Category: People

Mental Health Nurse Academics UK meets in Liverpool

Yesterday Mental Health Nurse Academics UK met at Liverpool John Moores University, for its third and final meeting of this academic year. Hosts were Lisa Woods and Grahame Smith, and the chair was Michael Coffey. In the first part of the day Grahame and Lisa gave an excellent presentation on their cross-European Innovate Dementia project. Business items included updates on plans made at the previous MHNAUK meeting held in March in Cardiff. Andy Mercer presented findings from his and Karen Wright‘s survey of the methods used by universities to select new students of mental health nursing. Fiona Nolan asked members of the group for their suggested items to be included in her forthcoming research expertise, interests and capacity mapping exercise. This will be useful indeed, and at some point soon we will have a better idea of the full range of mental health nursing research being conducted within the UK’s universities.

Mental health nursing’s dirty work

Yesterday the national mental health charity Mind released information on the use of face-down restraint in mental health services. It says:

Mind is today calling for the government and NHS England to put an end to life-threatening face down restraint of people with mental health problems in healthcare settings. Data secured by Mind under the Freedom of Information Act reveals that at least 3,439 patients in England were restrained in a face down position in 2011-12, despite the increased risk of death from this kind of restraint.

Restraining people is part of mental health nursing’s ‘dirty work’. This is a phrase which originally comes from the American sociologist Everett Hughes. Robert Emerson and Melvin Pollner picked it up in a paper titled, Dirty work designations: their features and consequences in a psychiatric setting, and more recently Paul Godin wrote about A dirty business: caring for people who are a nuisance or a danger. There are plenty of other ‘dirty work’ articles out there, too, for those interested in finding them.

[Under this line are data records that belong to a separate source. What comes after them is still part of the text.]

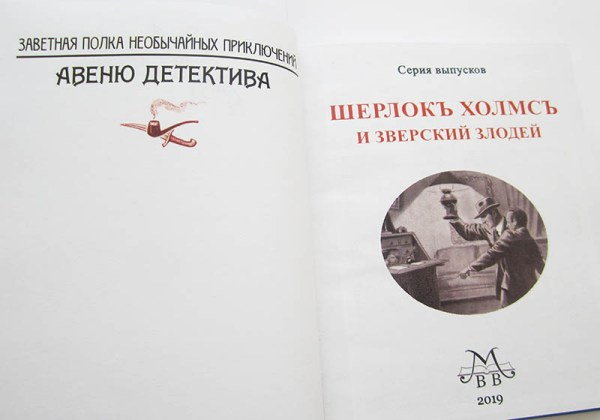 """ШЕРЛОКЪ ХОЛМСЪ И ЗВЕРСКИЙ ЗЛОДЕЙ""-3489"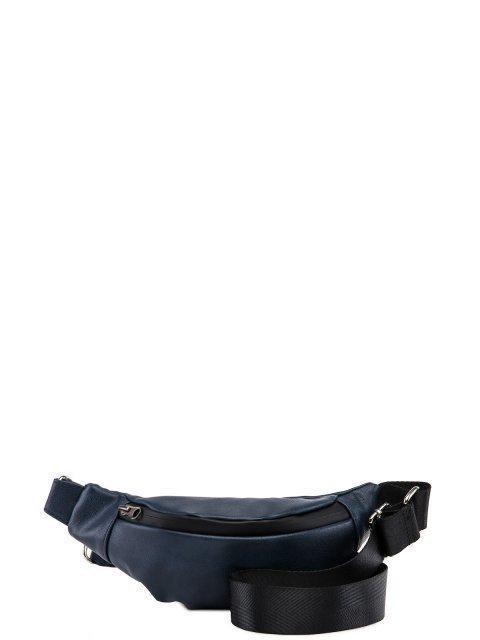 Синяя сумка на пояс S.Lavia - 1259.00 руб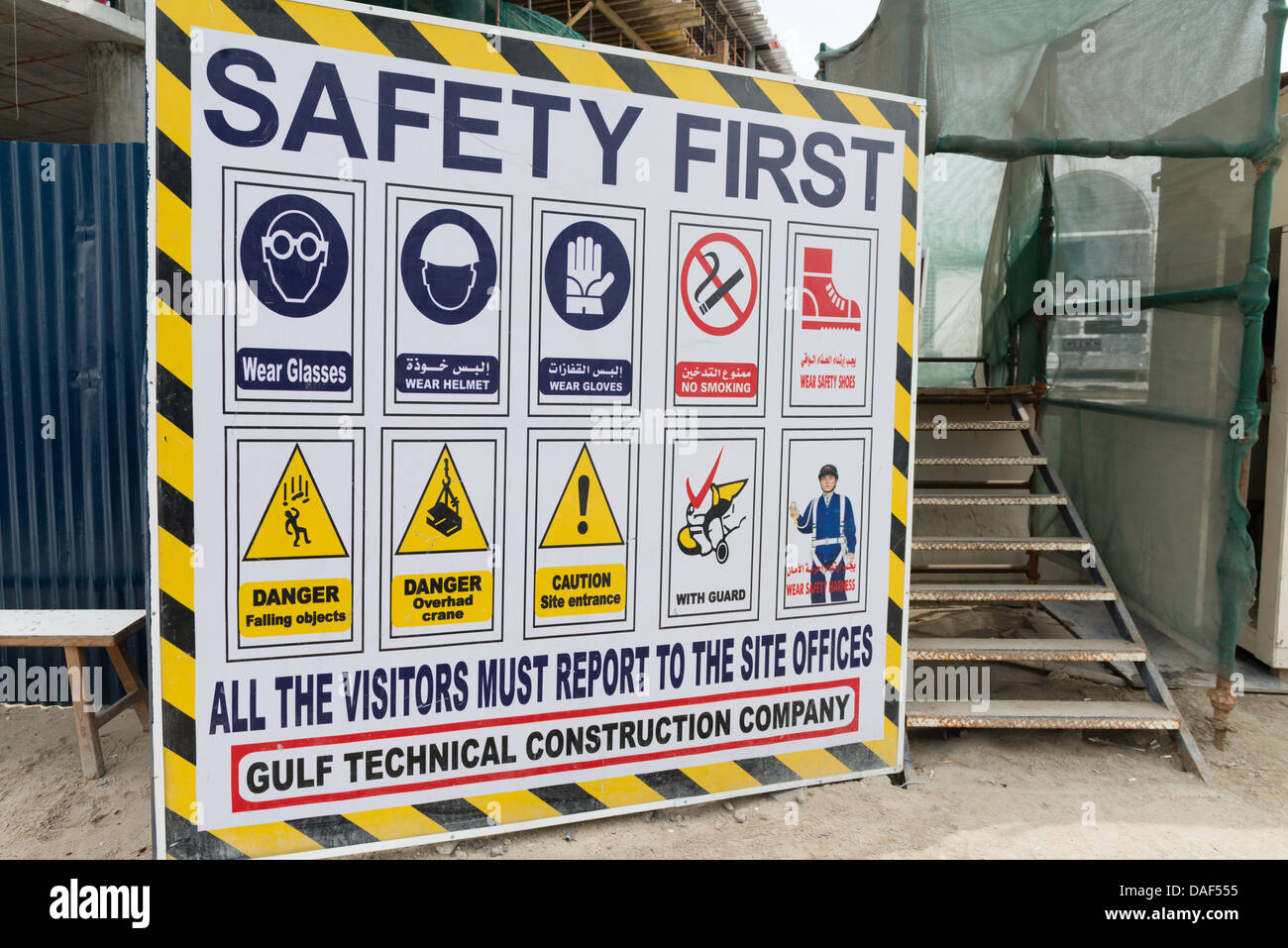 Signboard at construction site in Dubai with safety rules and regulations - Stock Image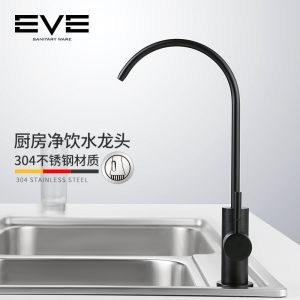 EVE ջրի զտիչ ծորակ 2 միավոր կենցաղային 304 չժանգոտվող պողպատից խոհանոցային ծորակ լվացարան ուղիղ խմելու մեքենա ջուր սև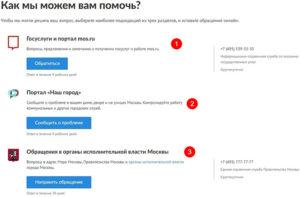 Жалобы на портал мэра и правительства москвы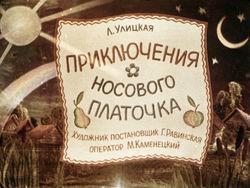 Диафильм Приключения носового платочка бесплатно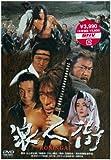 浪人街 RONINGAI DVD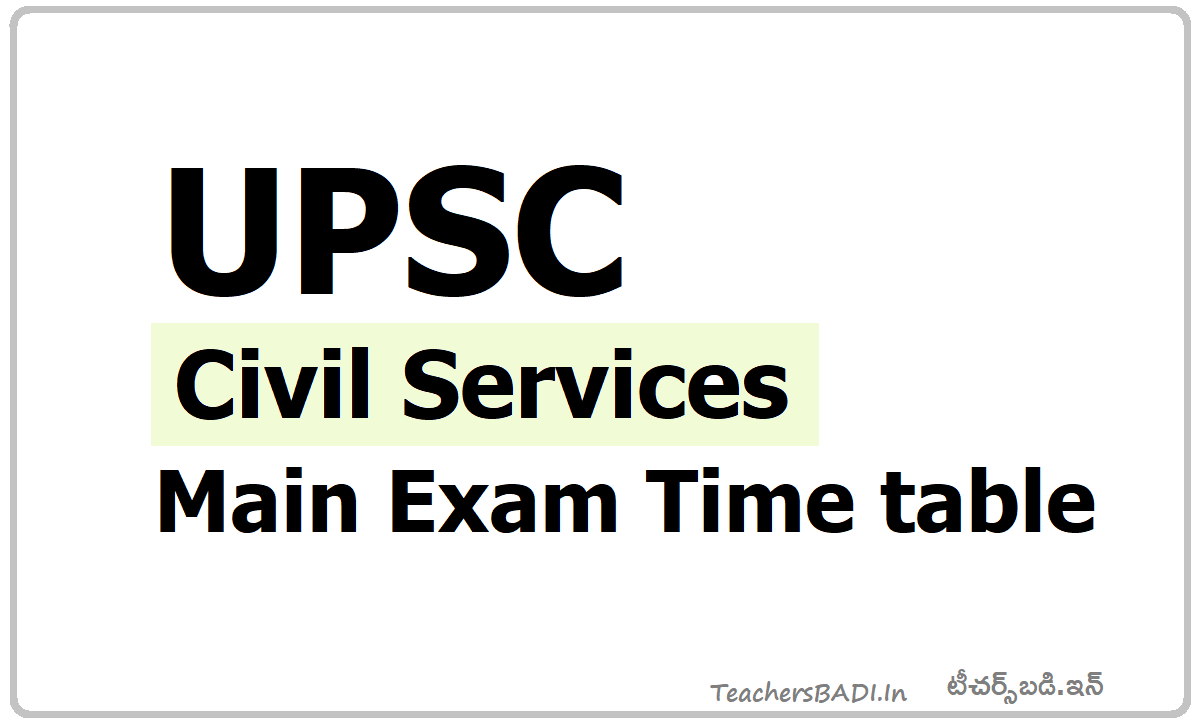 UPSC Civil Services Main Exam Time table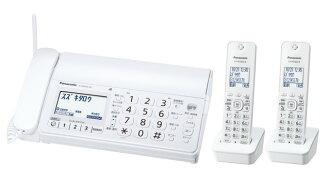 ♦ 普通松下松下 KX-PD205DW-W 數位無繩紙張傳真奪回.逗孩子 2 或同等學歷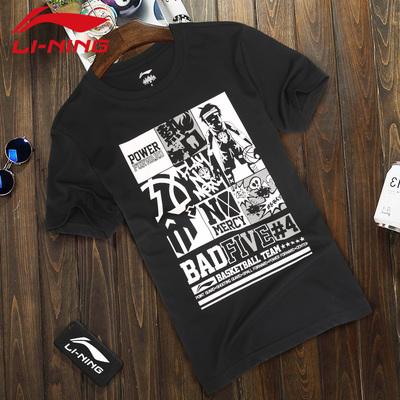 李宁短袖T恤badfive韦德篮球半袖上衣中国李宁大logo运动文化衫男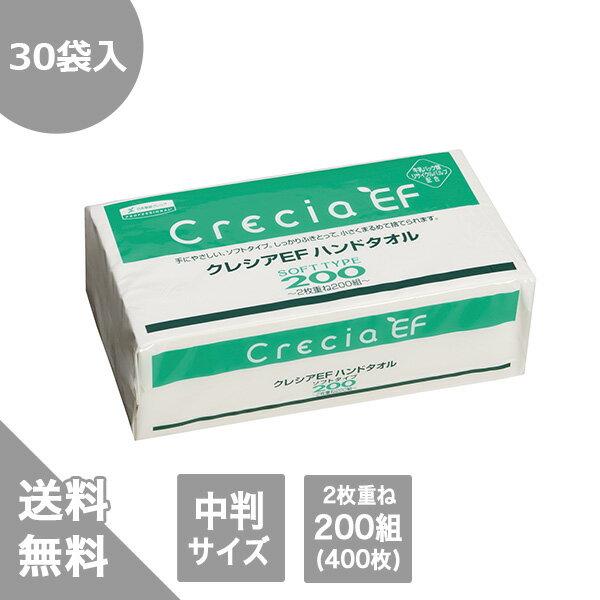【日本製紙クレシア】クレシアEFハンドタオルソフトタイプ (200組入) 30袋 37005(送料無料)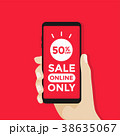 手 モバイル オンラインのイラスト 38635067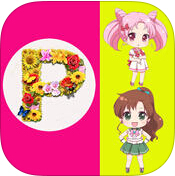 天天拼图 1.3.6 For iphone
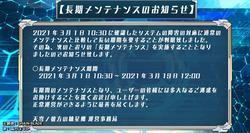【ホワイトデー2021】20210314_03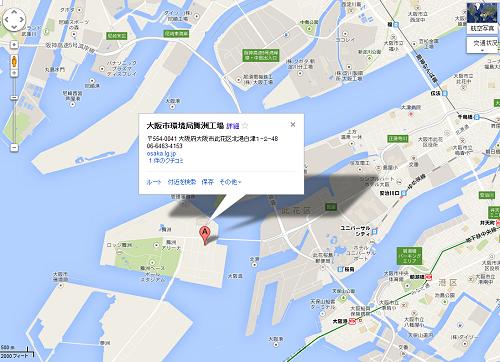 ↑ 大阪市環境局舞洲工場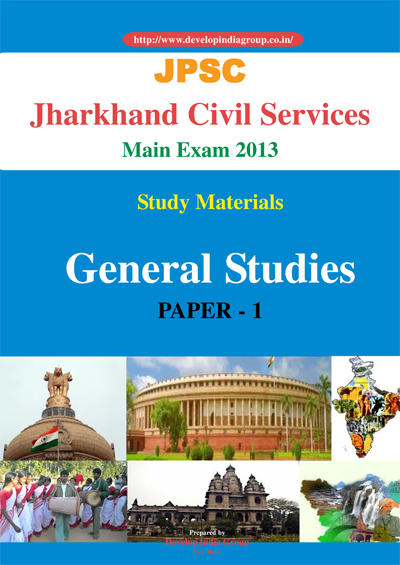 JPSC Main Paper 1 English cover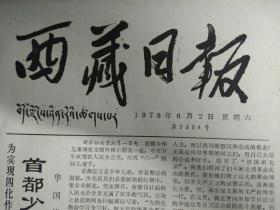 1979年6月2《西藏日报》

‘Dirty work’ involves doings things which are in some way tainted or shameful, but which might still have to be done. A professional group’s dirty work is not the first thing its members typically like to talk about when asked to describe what they do. When mental health nurses present themselves to others it is the helping relationships they build, the listening they do and the recovery they promote that are more likely to feature. My guess is that experiences of holding, secluding and forcibly medicating people are not things that nurses immediately volunteer.

Because dirty work can sometimes feel degrading and morally suspect it can feel easier not to talk about it at all. The good news in mental health nursing is that there are plenty of people interested in describing, researching and questioning the more coercive and controlling aspects of what we collectively do. Len Bowers and Joy Duxbury are examples. In addition to calling for a ban on face-down restraint, in its news release yesterday Mind pressed for the implementation of national standards and accredited training in this area. Nurses have a big part to play in the debates which are to follow and in developing new practices, and I’ll be watching with interest.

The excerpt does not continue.